DATA SUPPLIED —
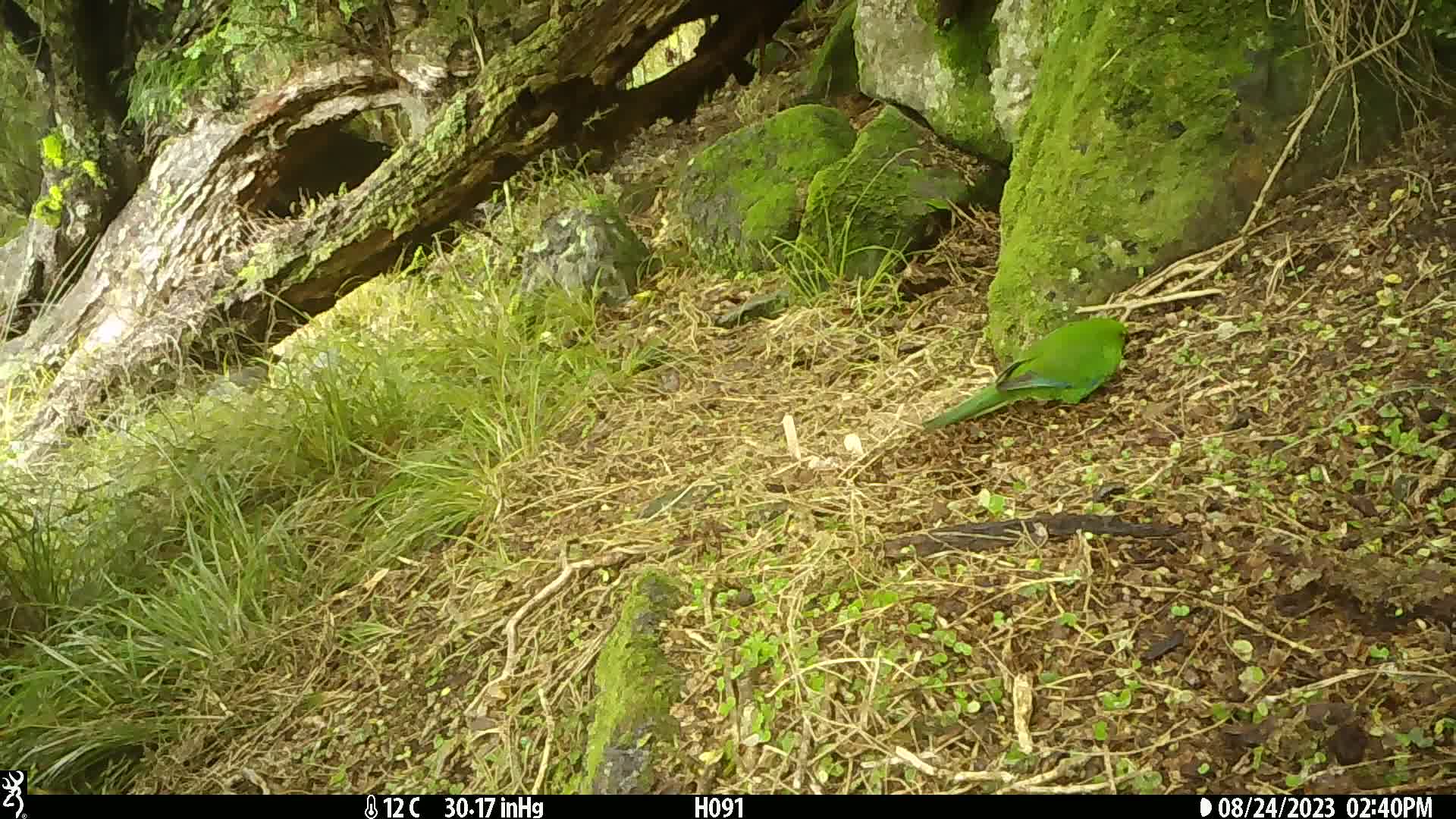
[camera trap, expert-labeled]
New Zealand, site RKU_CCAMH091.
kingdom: Animalia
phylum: Chordata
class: Aves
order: Psittaciformes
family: Psittaculidae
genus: Cyanoramphus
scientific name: Cyanoramphus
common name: parakeet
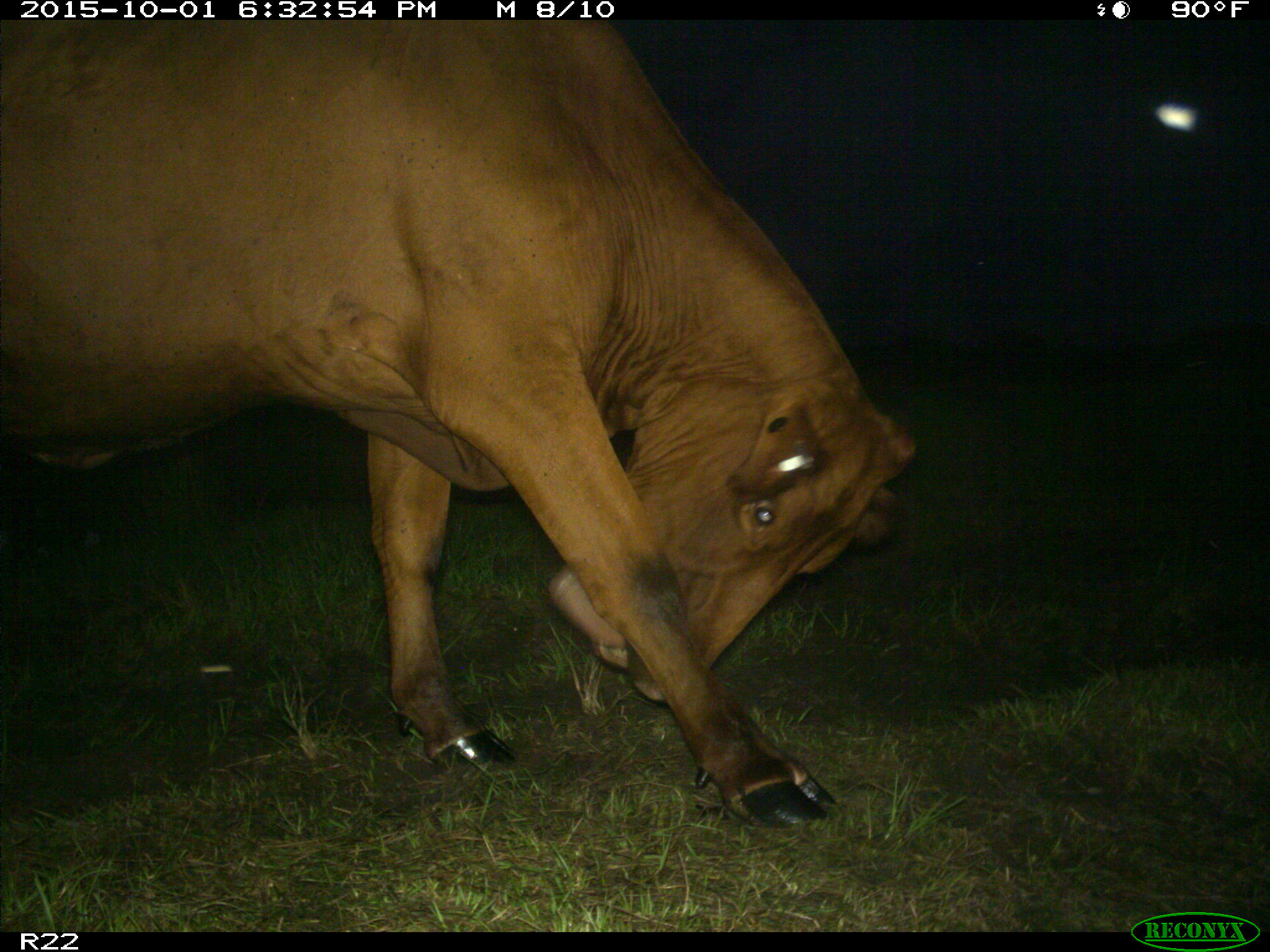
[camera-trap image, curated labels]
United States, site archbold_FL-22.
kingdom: Animalia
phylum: Chordata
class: Mammalia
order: Artiodactyla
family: Bovidae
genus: Bos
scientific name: Bos taurus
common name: domestic cow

WORK REQUEST — The answer must be an exact copy of the entries, with the pictures omitted.

RESPONSE TO THE EXERCISE —
[camera trap, expert-labeled]
New Zealand, site RKU_CCAMH091.
kingdom: Animalia
phylum: Chordata
class: Aves
order: Psittaciformes
family: Psittaculidae
genus: Cyanoramphus
scientific name: Cyanoramphus
common name: parakeet
[camera-trap image, curated labels]
United States, site archbold_FL-22.
kingdom: Animalia
phylum: Chordata
class: Mammalia
order: Artiodactyla
family: Bovidae
genus: Bos
scientific name: Bos taurus
common name: domestic cow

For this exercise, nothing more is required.